> **ABOUT THIS EXERCISE**
Would you reproduce each line below exactly, leaving every picture out?
SOURCE MATERIAL below:
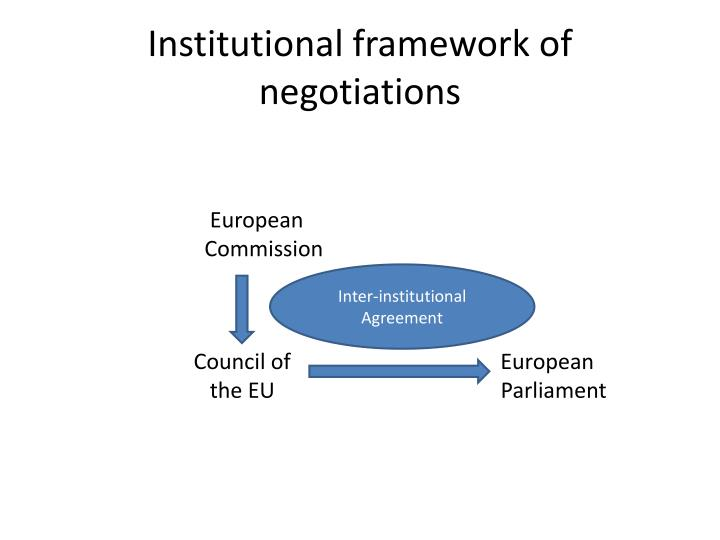 Institutional framework of negotiations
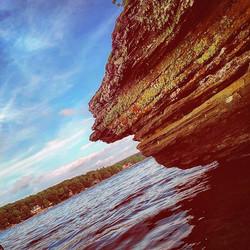 Chris_Mazza-The_Rock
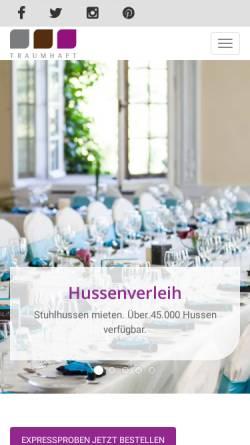 Vorschau der mobilen Webseite www.traumhaft-hussenverleih.de, Traumhaft GmbH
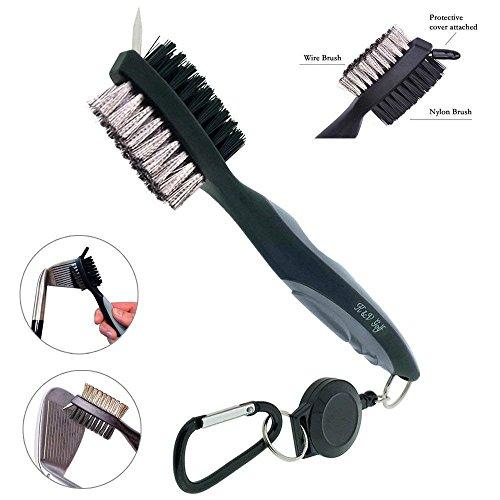 Golf Club Bürste und Groove Cleaner Dual Sided Nylon & Edelstahl-Bürste mit Spike für die Reinigung Club Face & Groove mit Schlaufe Clip (Karabiner) für Hängen auf Golf Tasche (Farbe : Grau)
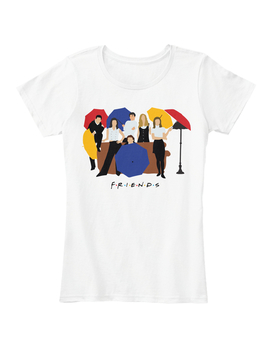 Friends Tv Show Sweater by Teespring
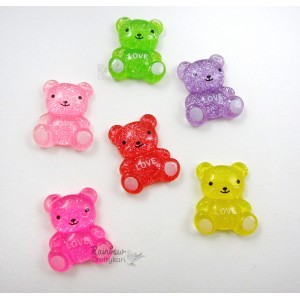 Resin Embellishment - Flatback Cabochon - Gummy Bears - Mix Pack - 2.0cmx1.7cm - 5Pcs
End of SOURCE MATERIAL.
> **RESPONSE BOX**
 Institutional framework of negotiations
 Chris_Mazza-The_Rock
 Vorschau der mobilen Webseite www.traumhaft-hussenverleih.de, Traumhaft GmbH
 Golf Club Bürste und Groove Cleaner Dual Sided Nylon & Edelstahl-Bürste mit Spike für die Reinigung Club Face & Groove mit Schlaufe Clip (Karabiner) für Hängen auf Golf Tasche (Farbe : Grau)
 Friends Tv Show Sweater by Teespring
 Resin Embellishment - Flatback Cabochon - Gummy Bears - Mix Pack - 2.0cmx1.7cm - 5Pcs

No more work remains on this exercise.